Bug 205291

Summary: Python 3: Add support to run-webkit-tests
Product: WebKit Reporter: Jonathan Bedard <jbedard>
Component: Tools / TestsAssignee: Jonathan Bedard <jbedard>
Status: RESOLVED FIXED    
Severity: Normal CC: aakash_jain, ap, commit-queue, ews-watchlist, glenn, slewis, webkit-bug-importer
Priority: P2 Keywords: InRadar
Version: WebKit Nightly Build   
Hardware: Unspecified   
OS: Unspecified   
See Also: https://bugs.webkit.org/show_bug.cgi?id=205280
https://bugs.webkit.org/show_bug.cgi?id=184986
https://bugs.webkit.org/show_bug.cgi?id=205622
Bug Depends on: 205622    
Bug Blocks:    
Attachments:
Description Flags
Patch
none
Patch
none
Patch
none
Patch for landing none

Description Jonathan Bedard 2019-12-16 11:26:53 PST
We should be able to run run-webkit-tests with Python 3.
Comment 1 Jonathan Bedard 2019-12-16 13:30:59 PST
Created attachment 385803 [details]
Patch
Comment 2 Stephanie Lewis 2019-12-16 17:08:58 PST
Comment on attachment 385803 [details]
Patch

View in context: https://bugs.webkit.org/attachment.cgi?id=385803&action=review

> Tools/Scripts/webkitpy/layout_tests/run_webkit_tests_integrationtest.py:182
> +        self.should_test_processes = not self._platform.is_win() and sys.version_info < (3, 0)
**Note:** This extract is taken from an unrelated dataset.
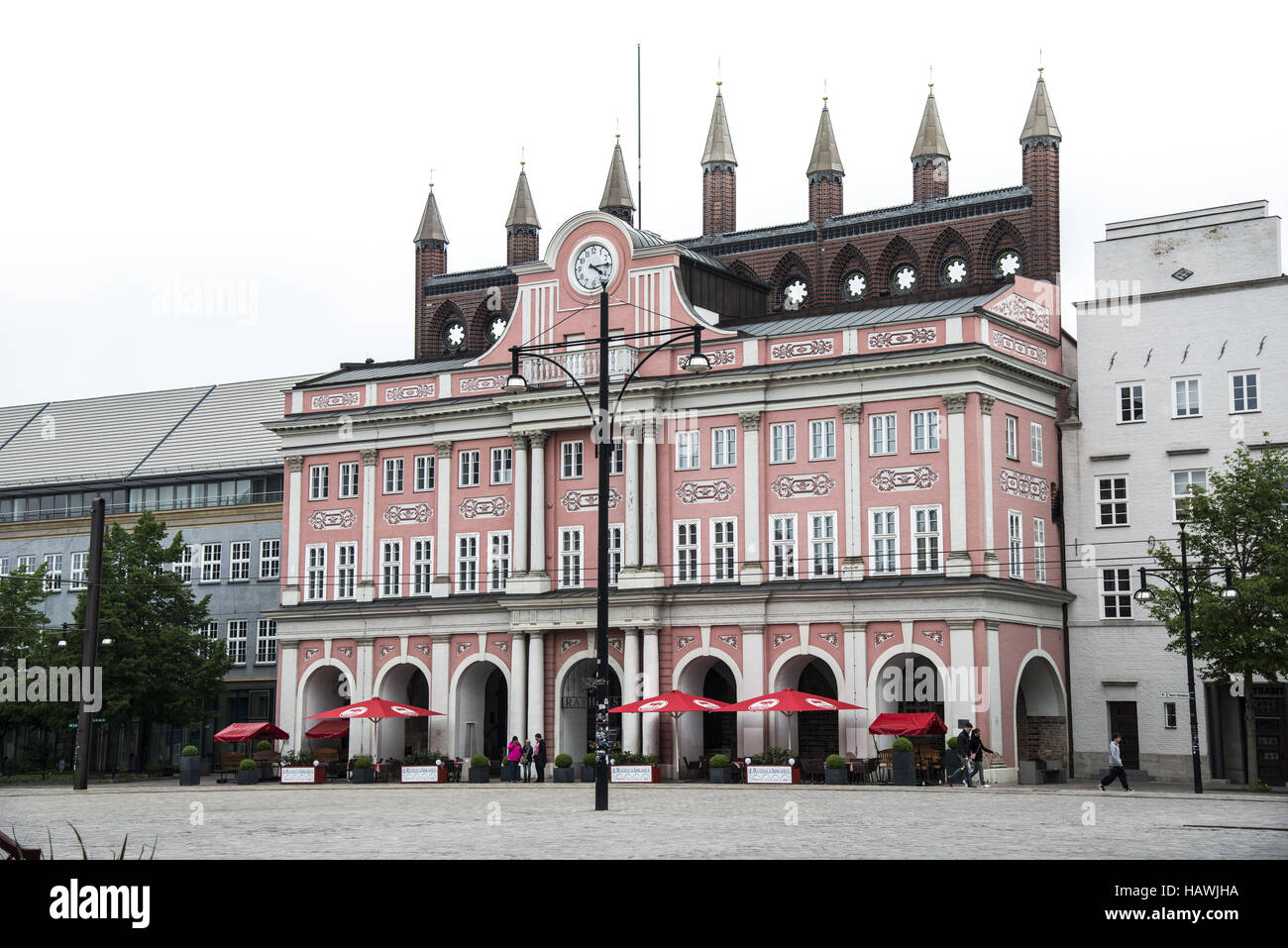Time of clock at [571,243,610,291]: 4:14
This seems like a huge change.  Do we know what the downsides are going to be?

> Tools/Scripts/webkitpy/layout_tests/views/printing.py:242
> +            if timing[1] > min_seconds_to_print:

why the change?

> Tools/Scripts/webkitpy/port/driver.py:652
> +        if early_return:

This doesn't seem any more readable to me than just using the if

> Tools/Scripts/webkitpy/port/driver.py:695
> +                if out_line[-1] != '\n' and out_line[-1] != 10:

Why do we need the second check?

> Tools/Scripts/webkitpy/port/image_diff.py:62
> +            self._process.write(actual_contents)

Have you compared the output?  You're inserting a newline here where there wasn't one.
Comment 3 Jonathan Bedard 2019-12-16 17:28:52 PST
Comment on attachment 385803 [details]
Patch

View in context: https://bugs.webkit.org/attachment.cgi?id=385803&action=review

>> Tools/Scripts/webkitpy/layout_tests/views/printing.py:242
>> +            if timing[1] > min_seconds_to_print:
> 
> why the change?

The old code was just wrong, not sure how we lived so long with it.

Line 236 is:

timings.append((directory, round(stats[directory]['total_time'], 1), stats[directory]['num_tests']))

Clearly, timing[0] is the directory, timing[1] is the time the directory took.

>> Tools/Scripts/webkitpy/port/driver.py:695
>> +                if out_line[-1] != '\n' and out_line[-1] != 10:
> 
> Why do we need the second check?

Because Python 2 is silly.

The second check is actually the correct one, but Python 2 doesn't like comparing characters against the integer representations of those same characters, so 'foo\n'[-1] != 10.

On the other hand, Python 3 doesn't like comparing bytes with characters, so b'foo\n'[-1] != '\n', and even b'foo\n'[-1] != b'\n' won't work in Python 3

>> Tools/Scripts/webkitpy/port/image_diff.py:62
>> +            self._process.write(actual_contents)
> 
> Have you compared the output?  You're inserting a newline here where there wasn't one.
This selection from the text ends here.